My paternal grandmother, may she rest in peace, was a Lancashire Lass. Born and raised in Bolton, Lancashire, she was taught to be plain-spoken, in the manner of those times. The folk of Lancashire and Greater Manchester didn’t see any value in tip-toeing around the truth – my grandmother certainly never did. She was always calm and polite – she rarely raised her voice and I never saw her cry – but she always told the truth, as she saw it.
To Grandma, it was always better to tell the truth. It was better, she thought, that a bride should be told she looked bad in her chosen dress before the wedding, even though the bride’s feelings might be hurt by the remark. Better a cut, she would have said, than a broken arm. She would have made both the best and most terrifying of editors, I think; she had the right attitude and the willingness to tear something apart, just to make it better.
She was, in many ways, an immensely strong woman. My grandfather died when her son was very young and she brought my father up alone, in an age where single mothers were far rarer than they are today. She remained in the same house in Bolton as my father married and moved to Edinburgh, where he had me and my siblings. She would come up to Edinburgh to play with me when I was a child and, even after she grew too old to play with us she still did her best to keep in touch with the family. And yet, she tried hard to maintain her independence. She refused to move in with us until barely two months before her death.
I cannot help but think Grandma would have looked upon the current feminist movement (and many other PC movements) with scorn.
I’m sure there were more than a few assholes who used ‘plain-speaking’ as a cover for … well, being assholes. (They were, of course, the forerunners of internet trolls.) Certainly, the folk of that time would have thought nothing of peppering their speech with racial slurs, considering them nothing more than mere figures of speech. But the rise of political correctness has done so much harm to plain-speaking that we may be paying the bill for years to come. There are times when no amount of tip-toeing about the truth will help.
Just as there is a fundamental disconnect between hard science and soft science, between the objective and the subjective, there is a fundamental disconnect between political correctness and reality. Reality doesn’t change just because the terms of the debate have been altered.
You see, the original idea behind political correctness was that people shouldn’t set out to cause offence. And that isn’t actually a bad idea, as far as these things go. But the nebulous concept of ‘offence’ has been allowed to overwrite reality. The fear of offending someone – anyone – leads to self-censorship, that most damned of censorship, rather than facing up to the simple fact that certain unpleasant truths must be spoken, that certain unpleasant facts must be faced squarely.
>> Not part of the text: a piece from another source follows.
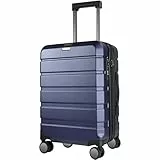 KROSER Handgepäck Koffer 55x40x20 - Leicht, Hartschale, Reisekoffer Trolley mit 4 Rädern & Integriertes TSA-Schloss, Robuster Trolley-Koffer mit USB-Anschluss, 20-Zoll-Handgepäck, Marine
The problem lies in the simple fact that PC demands a reversal of the standard accuser-accused dynamic. In a civilised world, the accuser must prove the guilt of the accused; the accused does not have to prove his innocence. But when PC is involved, the accuser is allowed to claim that he or she is offended, regardless of the objective truth of the words. The mere act of saying ‘I am offended,’ perhaps followed by charges of racism, sexism, Islamophobia, etc, seems to be enough to put the speaker on the defensive. But any fool can claim to be offended by anything.
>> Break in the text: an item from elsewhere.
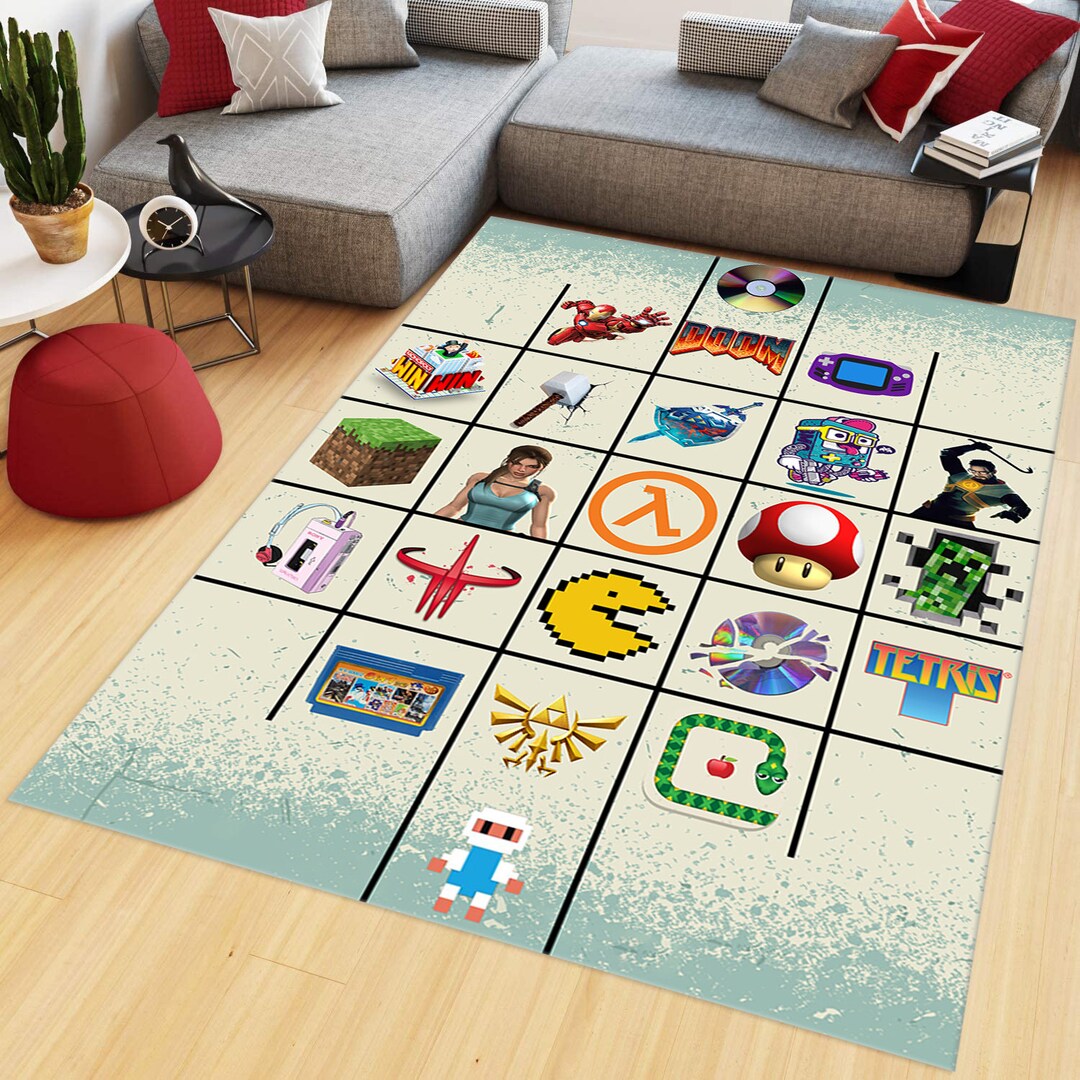 Gaming Room Rug, Retro Games Rug, Room Decor, Personalized Gift, Gamer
This whole concept has been undermining the modern world for decades.
It isn’t hard for anyone who doesn’t have their head in the sand to realise that Radical Islam poses a threat to the entire world, up to and including every last Muslim. But politicians, rather than coming to grips with this unpleasant truth, seem unwilling to say it out loud. Watching the reaction to the Paris Attacks from many political quarters has been downright sickening. Donald Trump’s poll numbers jumped, I suspect, because Trump came right out and pointed his finger at the threat.
But one doesn’t have to look at that to see just how badly PC has eroded the fabric of our world. The current epidemic of ‘cry-bullies’ on American campuses comes, at least in part, from the simple failure of academic authorities to stand up and tell increasingly pathetic student protesters that their behaviour was unacceptable. But PC makes it impossible for administrators to do anything of the sort. (Expelling the entire football team at Missouri would have been an excellent step to restore sanity to the campus.) There are times when you just have to say NO – like you would to a child – rather than indulge adults in childish tantrums.
It is not easy – and I say this as a writer – to face up to critical remarks. There is a tendency to be angry with the person who points out the plot hole in chapter 10, or that you killed the hero’s love interest (chapter 13) back in chapter 5. And yes, writers encounter more than their fair share of critical remarks. Nor is it easy to respond with careful thought when one faces criticism from the outside. But failing to grasp that, at worst, the jerkass has a point can only lead to contempt.
Trying to put lipstick on a pig doesn’t magically turn the pig into a beautiful girl. It just makes you look stupid. Anyone who doesn’t have a strong reason to convince themselves that the pig is a girl can see that. And telling them that the pig is a girl merely convinces them that you’re a deluded idiot.
Because, you see, reality doesn’t change. And trying to put lipstick on a pig doesn’t magically turn the pig into a woman. And, most importantly of all, having the safety and security to allow yourself delusions about the world surrounding you doesn’t mean that others won’t suffer for your mistakes.